The backend (directory, ZIP, or HTTP) is selected from the path prefix / file-name suffix. The ZIP backend is append-only: properties cannot be deleted and axes cannot be reordered (attempts to do so raise an error).
If you create a directory whose name is
something.dafs.zarr.zip#
and place
Daf
ZIP archives in it, this scheme will fail. So don't.
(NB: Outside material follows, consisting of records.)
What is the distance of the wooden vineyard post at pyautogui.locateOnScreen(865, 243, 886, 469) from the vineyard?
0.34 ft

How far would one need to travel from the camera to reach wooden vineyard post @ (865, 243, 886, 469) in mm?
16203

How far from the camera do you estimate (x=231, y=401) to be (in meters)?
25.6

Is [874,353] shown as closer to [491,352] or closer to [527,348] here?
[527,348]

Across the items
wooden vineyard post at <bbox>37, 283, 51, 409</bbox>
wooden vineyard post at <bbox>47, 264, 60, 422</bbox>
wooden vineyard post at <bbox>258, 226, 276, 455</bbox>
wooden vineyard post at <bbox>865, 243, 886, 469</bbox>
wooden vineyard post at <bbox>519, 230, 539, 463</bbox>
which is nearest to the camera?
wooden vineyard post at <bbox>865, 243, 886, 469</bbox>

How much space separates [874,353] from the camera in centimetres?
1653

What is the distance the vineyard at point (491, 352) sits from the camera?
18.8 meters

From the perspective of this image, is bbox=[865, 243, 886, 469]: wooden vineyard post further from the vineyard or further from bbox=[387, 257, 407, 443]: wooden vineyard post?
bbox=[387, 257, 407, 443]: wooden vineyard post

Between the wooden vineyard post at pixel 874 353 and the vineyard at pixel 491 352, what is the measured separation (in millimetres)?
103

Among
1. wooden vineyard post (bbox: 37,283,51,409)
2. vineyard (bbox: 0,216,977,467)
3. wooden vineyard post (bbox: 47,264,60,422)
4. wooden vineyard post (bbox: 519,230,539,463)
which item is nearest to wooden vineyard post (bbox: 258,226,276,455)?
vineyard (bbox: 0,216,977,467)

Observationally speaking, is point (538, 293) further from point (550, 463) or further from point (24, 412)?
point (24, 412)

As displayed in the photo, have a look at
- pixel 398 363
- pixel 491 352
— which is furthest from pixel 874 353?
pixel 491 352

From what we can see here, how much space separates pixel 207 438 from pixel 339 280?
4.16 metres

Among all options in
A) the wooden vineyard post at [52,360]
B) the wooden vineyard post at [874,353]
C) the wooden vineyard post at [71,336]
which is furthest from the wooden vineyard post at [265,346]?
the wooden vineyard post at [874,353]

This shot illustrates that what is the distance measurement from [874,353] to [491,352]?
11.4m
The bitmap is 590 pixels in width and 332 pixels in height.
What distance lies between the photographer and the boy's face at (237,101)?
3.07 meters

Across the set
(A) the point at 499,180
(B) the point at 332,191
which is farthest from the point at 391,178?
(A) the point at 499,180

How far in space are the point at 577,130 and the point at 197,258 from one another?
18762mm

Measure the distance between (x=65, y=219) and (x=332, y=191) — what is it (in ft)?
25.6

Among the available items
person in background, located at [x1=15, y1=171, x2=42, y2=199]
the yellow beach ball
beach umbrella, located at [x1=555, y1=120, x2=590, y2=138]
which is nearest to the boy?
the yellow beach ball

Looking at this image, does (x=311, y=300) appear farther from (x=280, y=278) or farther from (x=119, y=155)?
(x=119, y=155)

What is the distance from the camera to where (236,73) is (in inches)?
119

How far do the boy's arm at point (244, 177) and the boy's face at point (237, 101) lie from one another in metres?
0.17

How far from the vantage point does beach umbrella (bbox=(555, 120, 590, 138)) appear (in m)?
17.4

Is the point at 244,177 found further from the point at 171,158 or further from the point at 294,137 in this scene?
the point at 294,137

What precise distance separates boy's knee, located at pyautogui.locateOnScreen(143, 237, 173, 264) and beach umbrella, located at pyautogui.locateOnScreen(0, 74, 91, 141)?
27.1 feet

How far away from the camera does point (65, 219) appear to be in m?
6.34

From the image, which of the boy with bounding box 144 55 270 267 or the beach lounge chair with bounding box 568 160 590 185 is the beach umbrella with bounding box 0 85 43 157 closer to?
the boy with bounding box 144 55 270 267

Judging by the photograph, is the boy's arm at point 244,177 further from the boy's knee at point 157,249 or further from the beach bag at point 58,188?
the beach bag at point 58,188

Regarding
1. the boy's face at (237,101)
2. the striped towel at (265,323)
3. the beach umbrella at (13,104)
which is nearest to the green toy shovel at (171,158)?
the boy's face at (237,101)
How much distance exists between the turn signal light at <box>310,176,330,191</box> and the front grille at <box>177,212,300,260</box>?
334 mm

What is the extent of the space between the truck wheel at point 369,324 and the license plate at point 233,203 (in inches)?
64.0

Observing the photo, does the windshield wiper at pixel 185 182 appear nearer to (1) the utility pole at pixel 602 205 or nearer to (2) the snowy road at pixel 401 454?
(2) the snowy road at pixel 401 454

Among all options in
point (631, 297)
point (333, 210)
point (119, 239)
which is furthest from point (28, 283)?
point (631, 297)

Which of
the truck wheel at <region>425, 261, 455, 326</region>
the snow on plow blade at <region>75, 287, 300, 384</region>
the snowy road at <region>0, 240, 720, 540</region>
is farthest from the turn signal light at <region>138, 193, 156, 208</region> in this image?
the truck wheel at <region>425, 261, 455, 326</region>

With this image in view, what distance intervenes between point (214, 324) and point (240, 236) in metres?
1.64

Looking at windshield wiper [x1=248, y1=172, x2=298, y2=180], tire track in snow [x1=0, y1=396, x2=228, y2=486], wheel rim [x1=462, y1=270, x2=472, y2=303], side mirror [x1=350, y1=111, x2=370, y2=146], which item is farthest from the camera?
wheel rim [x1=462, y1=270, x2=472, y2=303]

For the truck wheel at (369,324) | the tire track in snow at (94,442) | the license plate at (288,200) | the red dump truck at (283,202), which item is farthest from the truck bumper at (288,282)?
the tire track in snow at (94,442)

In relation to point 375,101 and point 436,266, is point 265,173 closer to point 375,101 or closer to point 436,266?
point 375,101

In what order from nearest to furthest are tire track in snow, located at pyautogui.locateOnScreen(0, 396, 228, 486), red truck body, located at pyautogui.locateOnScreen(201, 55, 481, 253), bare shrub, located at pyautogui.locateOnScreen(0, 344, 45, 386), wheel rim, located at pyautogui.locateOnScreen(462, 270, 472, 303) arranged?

When opening an existing data set, if
name
is not specified, and there exists a "name" scalar property, it is used as the name. Otherwise, the
path
(including any
#/group
suffix) will be used as the name.
The valid
mode
values are as follows (the default mode is
r
):
| Mode | Allow modifications? | Create if does not exist? | Truncate if exists? | Returned type |
|---|---|---|---|---|
r
|
No | No | No |
DafReadOnly
|
r+
|
Yes | No | No |
ZarrDaf
|
w+
|
Yes | Yes | No |
ZarrDaf
|
w
|
Yes | Yes | Yes |
ZarrDaf
|
Truncating a sub-daf inside a ZIP archive is not supported (because the ZIP backend is append-only) and raises an error; use
r+
or
w+
to open a sub-daf for writing without truncation.
When several
ZarrDaf
instances in the same process share a ZIP archive path (typically different
#/group
sub-dafs of the same
.dafs.zarr.zip
file, or repeated opens of the same single-daf
.daf.zarr.zip
), they share a single underlying
MmapZipStore
and a single
data_lock
, so that concurrent calls serialize correctly and the archive is never mmap-ed twice. The first such open determines the store's writability: a later open of the same archive that requests write access will raise an error if the first open was read-only. Release the read-only handle first, or open the writable instance first. The directory backend does not share a store — each open creates its own independent
DirectoryStore
over the same filesystem tree.
DataAxesFormats.ZarrFormat.DAF_ZARR_ZIP_MAX_FILE_SIZE
—
Constant
The virtual address reservation size used for writable
MmapZipStore
opens of a
ZarrDaf
(modes
r+
,
w+
,
w
). Each such open reserves this much virtual address space via a single anonymous
PROT_NONE
mapping and overlays the real file onto its first
filesize
bytes; subsequent
ftruncate
+ re-overlay calls extend the accessible portion as the archive grows. The physical file stays at its real size — only VA is reserved. Defaults to 128 GiB, leaving plenty of room for concurrent live stores on platforms with ~128 TiB of user VA (Apple Silicon). Set to a larger value before opening a
ZarrDaf
whose ZIP archive might grow past this bound. An append that would cross the bound fails with an explicit error pointing back here.